Extracted text:
Segment Open

The tractor in this incident was manufactured in the mid 1990’s. It was a modern compact utility tractor with a diesel engine, about 33 hp (24 kW). The tractor weighed about 2500 lbs (1135 kg) without the loader or attached rotary cutter. The tractor was reportedly in normal operating condition. It had turf-type tires which also appeared to be in good condition. The tractor was equipped with a front-end loader and attached gravel bucket. The bucket was empty, and it was low and close to the ground during the incident, which is beneficial for maintaining a low center of gravity and good visibility to the road ahead. However, the bucket may have limited visibility to the edge of the road just ahead of the front wheels. The tractor also had a rotary mower attached to the rear three-point hitch, a finishing-type rotary mower for cutting maintained areas.
Modern compact utility tractors are designed with a small foot print (short wheel base and narrow wheel track width) for good maneuverability. This may compromise driving characteristics at higher speeds when carrying heavy implements, causing the tractor to become unstable. It is not known what caused the operator to lose control of the tractor and veer into the ditch; nor whether the driving characteristics were a contributing factor. This tractor had power steering and steering wheel tilt and telescoping adjustments, as well as an adjustable seat for different sized operators.

Segment Closed

About this task: Revise the tractor incident text between "Modern compact utility tractors" and "different sized operators.", inclusive, and change "small foot print" to "compact footprint".

Stored items

Segment Open

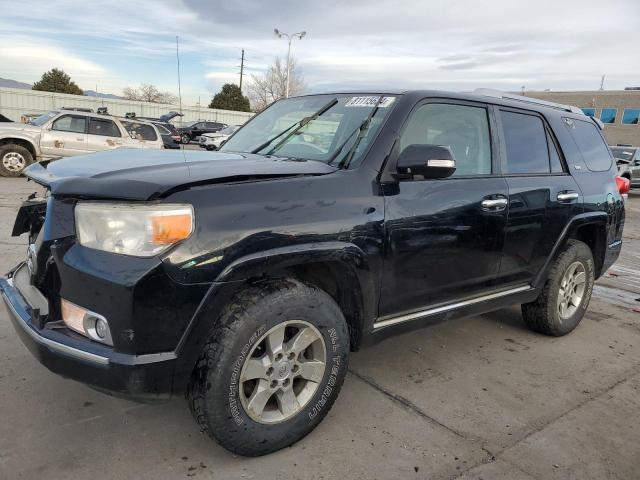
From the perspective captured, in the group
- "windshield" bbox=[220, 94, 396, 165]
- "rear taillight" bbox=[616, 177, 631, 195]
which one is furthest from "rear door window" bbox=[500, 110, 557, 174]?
"rear taillight" bbox=[616, 177, 631, 195]

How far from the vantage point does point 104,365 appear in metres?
2.08

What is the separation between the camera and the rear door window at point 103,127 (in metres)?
13.4

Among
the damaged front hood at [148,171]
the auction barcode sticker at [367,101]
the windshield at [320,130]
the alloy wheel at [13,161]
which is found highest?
the auction barcode sticker at [367,101]

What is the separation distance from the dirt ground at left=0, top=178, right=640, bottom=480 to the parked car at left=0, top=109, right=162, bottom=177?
10171 millimetres

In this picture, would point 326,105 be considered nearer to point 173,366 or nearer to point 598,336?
point 173,366

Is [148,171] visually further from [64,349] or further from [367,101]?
[367,101]

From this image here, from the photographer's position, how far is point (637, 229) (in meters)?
10.5

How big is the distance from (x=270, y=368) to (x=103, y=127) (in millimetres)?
12856

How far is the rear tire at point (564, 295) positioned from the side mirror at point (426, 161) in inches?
74.7

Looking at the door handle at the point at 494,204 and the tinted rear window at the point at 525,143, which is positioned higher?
the tinted rear window at the point at 525,143

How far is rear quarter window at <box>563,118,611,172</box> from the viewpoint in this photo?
4.33 metres

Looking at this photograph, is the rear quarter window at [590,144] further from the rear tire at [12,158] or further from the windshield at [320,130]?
the rear tire at [12,158]

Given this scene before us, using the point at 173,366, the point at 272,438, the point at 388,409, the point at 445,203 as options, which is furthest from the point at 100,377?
the point at 445,203

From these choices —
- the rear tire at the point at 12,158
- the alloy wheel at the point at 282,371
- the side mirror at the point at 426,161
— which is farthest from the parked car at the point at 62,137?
the alloy wheel at the point at 282,371
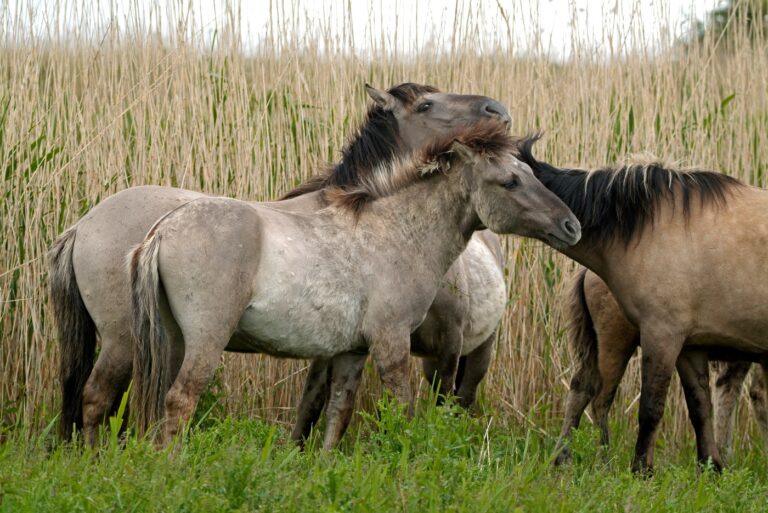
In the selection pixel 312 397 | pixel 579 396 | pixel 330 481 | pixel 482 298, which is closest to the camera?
pixel 330 481

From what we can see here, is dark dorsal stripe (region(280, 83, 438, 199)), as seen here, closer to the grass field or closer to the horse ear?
the horse ear

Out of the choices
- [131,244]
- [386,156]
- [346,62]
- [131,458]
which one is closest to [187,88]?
[346,62]

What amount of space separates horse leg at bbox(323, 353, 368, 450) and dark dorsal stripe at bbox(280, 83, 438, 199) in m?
1.03

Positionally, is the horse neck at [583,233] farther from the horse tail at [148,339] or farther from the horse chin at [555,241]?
the horse tail at [148,339]

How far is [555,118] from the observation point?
758 centimetres

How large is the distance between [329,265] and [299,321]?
334 mm

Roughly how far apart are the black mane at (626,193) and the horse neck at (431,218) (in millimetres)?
618

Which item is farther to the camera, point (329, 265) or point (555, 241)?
point (555, 241)

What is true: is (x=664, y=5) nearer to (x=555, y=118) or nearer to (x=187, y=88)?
(x=555, y=118)

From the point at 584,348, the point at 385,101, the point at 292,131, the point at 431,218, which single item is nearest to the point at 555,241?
the point at 431,218

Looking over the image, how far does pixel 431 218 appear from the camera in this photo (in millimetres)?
5398

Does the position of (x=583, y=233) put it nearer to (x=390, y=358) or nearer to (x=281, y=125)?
(x=390, y=358)

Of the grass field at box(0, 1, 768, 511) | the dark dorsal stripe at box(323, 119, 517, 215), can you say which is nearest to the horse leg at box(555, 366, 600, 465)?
the grass field at box(0, 1, 768, 511)

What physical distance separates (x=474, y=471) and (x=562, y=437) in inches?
73.1
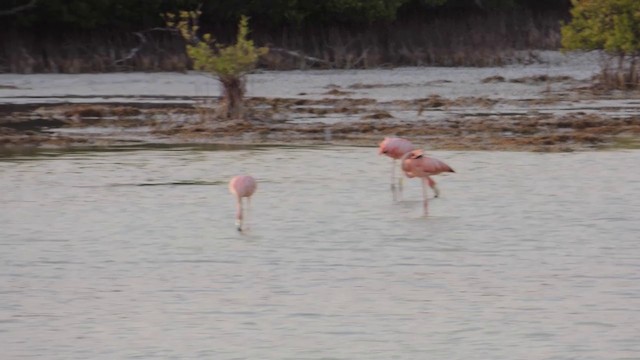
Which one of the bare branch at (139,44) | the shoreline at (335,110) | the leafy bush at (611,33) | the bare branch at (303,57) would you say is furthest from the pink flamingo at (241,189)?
the bare branch at (303,57)

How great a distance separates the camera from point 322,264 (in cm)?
1078

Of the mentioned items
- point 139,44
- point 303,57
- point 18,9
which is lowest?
point 303,57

Segment Closed

Exercise output:
Modern compact utility tractors are designed with a compact footprint (short wheel base and narrow wheel track width) for good maneuverability. This may compromise driving characteristics at higher speeds when carrying heavy implements, causing the tractor to become unstable. It is not known what caused the operator to lose control of the tractor and veer into the ditch; nor whether the driving characteristics were a contributing factor. This tractor had power steering and steering wheel tilt and telescoping adjustments, as well as an adjustable seat for different sized operators.